— Start Data shown —
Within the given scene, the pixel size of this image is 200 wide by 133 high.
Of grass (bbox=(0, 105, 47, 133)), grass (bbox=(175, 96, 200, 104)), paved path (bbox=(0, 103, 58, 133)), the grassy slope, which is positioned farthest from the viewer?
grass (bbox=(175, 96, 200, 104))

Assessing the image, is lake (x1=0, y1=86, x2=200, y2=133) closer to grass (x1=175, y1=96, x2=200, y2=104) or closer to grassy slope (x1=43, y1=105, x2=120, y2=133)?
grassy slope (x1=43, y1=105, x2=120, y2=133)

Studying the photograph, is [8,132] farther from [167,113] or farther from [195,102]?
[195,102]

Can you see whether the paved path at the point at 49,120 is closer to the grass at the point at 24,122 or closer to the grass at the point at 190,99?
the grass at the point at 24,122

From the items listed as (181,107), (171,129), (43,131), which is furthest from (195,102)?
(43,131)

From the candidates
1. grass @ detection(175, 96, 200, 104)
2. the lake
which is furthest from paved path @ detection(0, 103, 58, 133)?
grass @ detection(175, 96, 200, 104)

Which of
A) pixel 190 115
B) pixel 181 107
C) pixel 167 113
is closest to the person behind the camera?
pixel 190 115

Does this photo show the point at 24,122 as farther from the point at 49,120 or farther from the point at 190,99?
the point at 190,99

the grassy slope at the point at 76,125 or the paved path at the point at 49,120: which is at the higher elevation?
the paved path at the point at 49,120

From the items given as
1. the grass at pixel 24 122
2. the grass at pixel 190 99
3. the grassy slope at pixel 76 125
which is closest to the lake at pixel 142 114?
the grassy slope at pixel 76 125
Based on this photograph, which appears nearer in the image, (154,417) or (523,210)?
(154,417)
— End Data shown —
Brief: Please format the items as a numbered list, running from the line with "From the items given as" to the last line of the items and dropping any blank lines.

Written reply:
1. From the items given as
2. 1. the grass at pixel 24 122
3. 2. the grass at pixel 190 99
4. 3. the grassy slope at pixel 76 125
5. which is closest to the lake at pixel 142 114?
6. the grassy slope at pixel 76 125
7. Based on this photograph, which appears nearer in the image, (154,417) or (523,210)?
8. (154,417)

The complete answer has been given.